Top of Excerpted text

Africa – Week 1 Back to News List

We hit the tarmac with a thud that awoke me from my partial slumber, after an overnight flight from London to Johannesburg. It was off the plane into a taxi and over to collect the Compass Expeditions owned Toyota Landcruiser support vehicle that will be our home for the next 3 months.

We are currently researching a number of new African routes and touching up a few old favourites, such as our epic Cape Town to Cairo that is now an 80 day Cape Town to Cape town ride due to the civil unrest in Ethiopia, and our Safari Africa that was released in 2020 but never ran due to Covid, we did the research trip in 2019 but 3 years is a LONG time in Africa so we are doing it again, and lastly we are researching a new Kruger and the Garden Route itinerary for 2024 onwards.  

It’s rare I get too excited these days but what a thrill it was to be back in Africa. It’s a destination that gets under your skin and the only guarantee is that once you visit you will want to come back again and again as I have been doing over the decades, it truly is a special place for reasons that are hard to define.

Bottom of Excerpted text
Top of Information

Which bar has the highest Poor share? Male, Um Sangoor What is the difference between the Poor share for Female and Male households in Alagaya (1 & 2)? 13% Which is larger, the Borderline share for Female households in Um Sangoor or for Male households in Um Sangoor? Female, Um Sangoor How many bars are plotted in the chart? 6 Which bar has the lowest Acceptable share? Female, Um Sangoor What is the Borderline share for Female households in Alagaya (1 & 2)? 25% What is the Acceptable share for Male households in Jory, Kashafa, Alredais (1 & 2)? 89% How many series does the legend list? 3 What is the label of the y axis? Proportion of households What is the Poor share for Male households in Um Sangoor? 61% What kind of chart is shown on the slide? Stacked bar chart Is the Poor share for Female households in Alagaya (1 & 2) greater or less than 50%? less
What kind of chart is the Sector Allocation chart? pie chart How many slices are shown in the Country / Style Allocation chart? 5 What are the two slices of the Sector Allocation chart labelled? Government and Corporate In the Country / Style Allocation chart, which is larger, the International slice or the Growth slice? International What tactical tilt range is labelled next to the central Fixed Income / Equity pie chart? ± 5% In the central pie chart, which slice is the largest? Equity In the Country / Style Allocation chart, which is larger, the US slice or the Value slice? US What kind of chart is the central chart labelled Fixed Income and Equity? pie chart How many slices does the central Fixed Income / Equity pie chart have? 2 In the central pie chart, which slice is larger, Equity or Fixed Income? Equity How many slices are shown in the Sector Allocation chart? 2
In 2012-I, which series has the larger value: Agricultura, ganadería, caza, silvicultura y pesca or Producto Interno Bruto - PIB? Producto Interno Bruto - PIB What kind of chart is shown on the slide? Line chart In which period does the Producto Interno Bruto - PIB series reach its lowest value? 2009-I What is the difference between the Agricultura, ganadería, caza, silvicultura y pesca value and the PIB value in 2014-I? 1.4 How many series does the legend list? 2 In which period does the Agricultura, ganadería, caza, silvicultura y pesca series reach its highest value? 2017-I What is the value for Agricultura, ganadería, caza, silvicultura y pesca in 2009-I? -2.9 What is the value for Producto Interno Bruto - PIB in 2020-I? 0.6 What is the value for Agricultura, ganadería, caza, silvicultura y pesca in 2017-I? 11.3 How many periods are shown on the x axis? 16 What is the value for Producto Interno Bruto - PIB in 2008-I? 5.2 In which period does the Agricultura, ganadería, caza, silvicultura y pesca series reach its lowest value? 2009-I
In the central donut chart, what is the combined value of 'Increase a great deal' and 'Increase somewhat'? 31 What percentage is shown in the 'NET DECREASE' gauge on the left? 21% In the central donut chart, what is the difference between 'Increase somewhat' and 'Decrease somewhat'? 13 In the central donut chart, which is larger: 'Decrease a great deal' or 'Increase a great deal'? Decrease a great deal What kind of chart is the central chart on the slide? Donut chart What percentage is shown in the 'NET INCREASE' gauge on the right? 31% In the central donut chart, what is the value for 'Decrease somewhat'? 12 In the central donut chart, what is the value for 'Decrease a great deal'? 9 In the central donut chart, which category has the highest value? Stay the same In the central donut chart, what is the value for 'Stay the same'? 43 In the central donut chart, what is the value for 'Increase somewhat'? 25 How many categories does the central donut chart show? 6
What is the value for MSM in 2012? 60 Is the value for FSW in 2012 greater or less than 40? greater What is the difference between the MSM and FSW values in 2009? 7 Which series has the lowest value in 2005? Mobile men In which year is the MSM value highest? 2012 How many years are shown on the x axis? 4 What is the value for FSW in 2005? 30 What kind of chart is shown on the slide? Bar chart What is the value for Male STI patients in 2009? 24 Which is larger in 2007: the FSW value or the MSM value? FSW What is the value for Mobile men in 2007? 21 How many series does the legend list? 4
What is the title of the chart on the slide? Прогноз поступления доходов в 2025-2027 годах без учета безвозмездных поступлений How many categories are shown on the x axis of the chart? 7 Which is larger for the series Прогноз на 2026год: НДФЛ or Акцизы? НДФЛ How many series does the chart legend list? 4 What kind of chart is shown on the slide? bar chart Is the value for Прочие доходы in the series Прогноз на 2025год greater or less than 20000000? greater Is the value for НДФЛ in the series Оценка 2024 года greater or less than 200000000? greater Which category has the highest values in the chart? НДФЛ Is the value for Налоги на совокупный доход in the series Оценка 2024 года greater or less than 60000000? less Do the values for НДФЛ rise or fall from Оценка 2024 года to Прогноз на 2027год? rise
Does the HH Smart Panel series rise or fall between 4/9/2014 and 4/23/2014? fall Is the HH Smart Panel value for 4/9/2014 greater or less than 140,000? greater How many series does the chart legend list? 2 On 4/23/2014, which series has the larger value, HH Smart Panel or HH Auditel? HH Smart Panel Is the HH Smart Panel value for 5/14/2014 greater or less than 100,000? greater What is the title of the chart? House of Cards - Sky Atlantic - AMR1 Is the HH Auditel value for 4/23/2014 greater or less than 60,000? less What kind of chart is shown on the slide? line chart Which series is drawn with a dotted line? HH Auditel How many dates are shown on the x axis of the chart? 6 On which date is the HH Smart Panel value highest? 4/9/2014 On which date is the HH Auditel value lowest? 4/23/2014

Bottom of Information

- _What you should do_
Write out the part of the Africa travel post from "We hit the tarmac" to "next 3 months." word for word.

- _Task response_
We hit the tarmac with a thud that awoke me from my partial slumber, after an overnight flight from London to Johannesburg. It was off the plane into a taxi and over to collect the Compass Expeditions owned Toyota Landcruiser support vehicle that will be our home for the next 3 months.